Nie nam oceniać tempo spożywania piwa, ale na pewno nie było to jedno piwo. 61-latka musiała się więc mocno zdenerwować. Jej zachowanie za kierownicą też wydaje się trochę dziwne. Dziewczynka nie patyczkuje się z wkraczaniem na przejście, ale kierująca Audi zdaje się kompletnie jej nie zauważać i na hamulec naciska bardzo późno. 

Zmiany są konieczne

Pewności, czy kobieta powinna być traktowana, jakby potrąciła dziecko będąc nietrzeźwą nie zyskamy już nigdy. Może przy nowych, proponowanych przepisach powstrzymałaby się od spożywania alkoholu po tym zdarzeniu. Tak na wszelki wypadek, gdyby jednak chciała odwiedzić ją policja z alkomatem.

Przepisy nie precyzują, czy sprawca miałby spożywać alkohol tylko w miejscu zdarzenia, czy też byłby traktowany jako nietrzeźwy w momencie wypadku nawet po wyciągnięciu z łóżka jakiś czas po zdarzeniu. Na pewno polski problem z piciem wymaga interwencji.

Gdyby z policyjnych statystyk wyjąć zatrzymania nietrzeźwych kierowców, dramatycznie spadłaby ich liczba i wykrywalność jednocześnie. We wszystkich statystykach z zatrzymań dominują osoby nietrzeźwe i nie zmienia się to od lat. Pokazuje to bezradność państwa wobec problemu wsiadania po alkoholu za kierownicę i społeczny problem z piciem i przyzwalaniem na picie. Przepisy błądzące po parlamencie to desperacja.

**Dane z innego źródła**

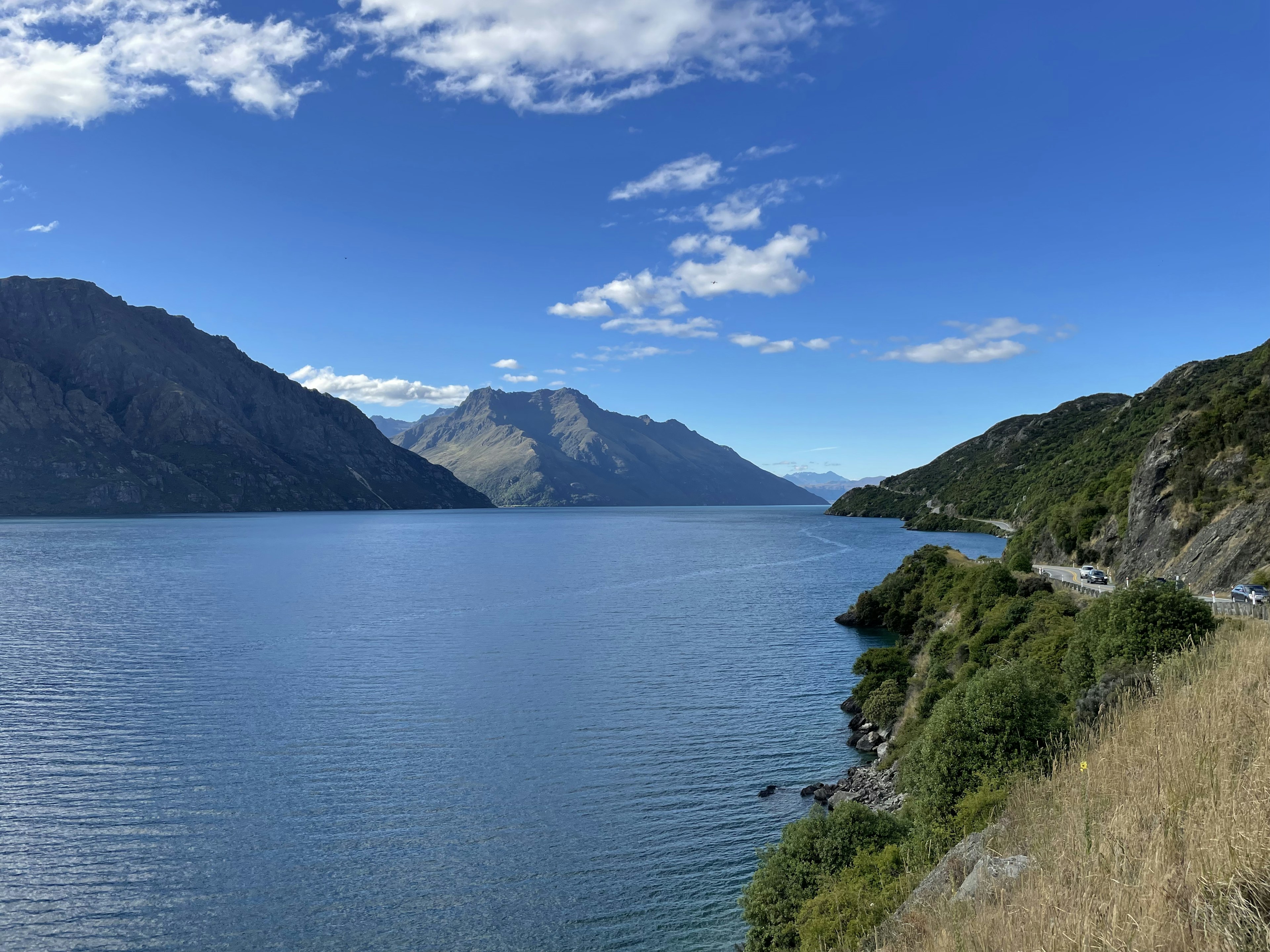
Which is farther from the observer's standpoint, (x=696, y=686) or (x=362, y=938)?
(x=696, y=686)

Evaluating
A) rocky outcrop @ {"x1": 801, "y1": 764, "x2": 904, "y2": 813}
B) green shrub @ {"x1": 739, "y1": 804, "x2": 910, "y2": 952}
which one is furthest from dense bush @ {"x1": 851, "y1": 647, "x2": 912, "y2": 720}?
green shrub @ {"x1": 739, "y1": 804, "x2": 910, "y2": 952}

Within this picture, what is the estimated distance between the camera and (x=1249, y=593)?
4444 cm

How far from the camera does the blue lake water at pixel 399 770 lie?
2742cm

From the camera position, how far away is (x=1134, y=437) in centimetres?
16275

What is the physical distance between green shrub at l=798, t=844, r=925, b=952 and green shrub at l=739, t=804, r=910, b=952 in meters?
0.74

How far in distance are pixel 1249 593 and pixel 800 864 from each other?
37019 mm

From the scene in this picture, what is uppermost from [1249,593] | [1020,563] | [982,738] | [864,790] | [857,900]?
[1249,593]

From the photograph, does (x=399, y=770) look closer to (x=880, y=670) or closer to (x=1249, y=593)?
(x=880, y=670)

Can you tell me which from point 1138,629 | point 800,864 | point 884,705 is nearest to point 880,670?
point 884,705

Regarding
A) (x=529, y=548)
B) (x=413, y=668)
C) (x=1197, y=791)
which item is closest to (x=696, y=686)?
(x=413, y=668)

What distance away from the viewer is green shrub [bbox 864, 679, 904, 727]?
162ft

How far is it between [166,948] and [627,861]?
16.7 meters

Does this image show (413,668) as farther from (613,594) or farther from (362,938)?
(613,594)

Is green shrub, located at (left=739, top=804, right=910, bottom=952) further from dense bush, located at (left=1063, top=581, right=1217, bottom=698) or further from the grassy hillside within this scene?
dense bush, located at (left=1063, top=581, right=1217, bottom=698)
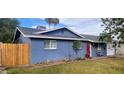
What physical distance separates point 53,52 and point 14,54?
130cm

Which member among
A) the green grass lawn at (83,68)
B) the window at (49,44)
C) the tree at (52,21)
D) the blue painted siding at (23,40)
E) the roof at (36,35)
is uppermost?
the tree at (52,21)

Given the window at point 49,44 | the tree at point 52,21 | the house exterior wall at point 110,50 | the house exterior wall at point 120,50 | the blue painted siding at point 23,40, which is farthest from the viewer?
the house exterior wall at point 110,50

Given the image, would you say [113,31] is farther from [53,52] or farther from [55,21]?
[53,52]

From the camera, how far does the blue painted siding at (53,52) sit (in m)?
6.52

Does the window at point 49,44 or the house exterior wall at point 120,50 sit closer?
the house exterior wall at point 120,50

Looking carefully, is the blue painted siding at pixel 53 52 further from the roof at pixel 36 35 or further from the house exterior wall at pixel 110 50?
the house exterior wall at pixel 110 50

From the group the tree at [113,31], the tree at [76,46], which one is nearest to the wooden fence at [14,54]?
the tree at [76,46]

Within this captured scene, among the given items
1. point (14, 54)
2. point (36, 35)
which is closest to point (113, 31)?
point (36, 35)

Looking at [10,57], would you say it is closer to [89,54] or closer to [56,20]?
[56,20]

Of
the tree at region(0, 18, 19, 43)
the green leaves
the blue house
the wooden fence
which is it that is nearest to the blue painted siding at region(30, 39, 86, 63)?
the blue house

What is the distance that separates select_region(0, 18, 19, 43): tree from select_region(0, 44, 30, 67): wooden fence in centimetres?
21

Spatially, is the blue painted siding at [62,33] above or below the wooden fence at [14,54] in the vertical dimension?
above
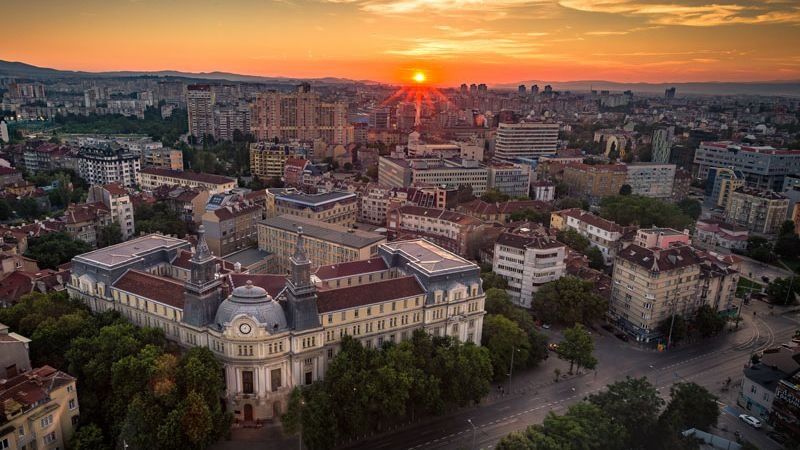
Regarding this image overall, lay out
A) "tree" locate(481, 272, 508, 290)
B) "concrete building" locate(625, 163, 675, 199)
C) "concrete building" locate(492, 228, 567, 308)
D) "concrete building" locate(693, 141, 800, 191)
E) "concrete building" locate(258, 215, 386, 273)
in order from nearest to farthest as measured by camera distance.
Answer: "tree" locate(481, 272, 508, 290), "concrete building" locate(492, 228, 567, 308), "concrete building" locate(258, 215, 386, 273), "concrete building" locate(693, 141, 800, 191), "concrete building" locate(625, 163, 675, 199)

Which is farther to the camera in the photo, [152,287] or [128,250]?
[128,250]

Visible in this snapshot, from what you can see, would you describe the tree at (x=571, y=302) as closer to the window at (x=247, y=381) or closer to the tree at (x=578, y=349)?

Już konfiskata pojazdu została opisana tak kulawo. Doprowadzi do tego, że ludzie będą kupować jakiś tani samochód do jeżdżenia po spożyciu alkoholu, taki, którego nie będzie szkoda. Jak widać, przepisy o spożywaniu alkoholu po wypadku też mają sporą lukę. Nie da się zyskać pewności, że 61-latka była nietrzeźwa, gdy potrąciła dziewczynkę, a mogłaby zostać za to ukarana. I tę lukę trzeba dostrzec, nawet jak się nienawidzi pijanych za kierownicą.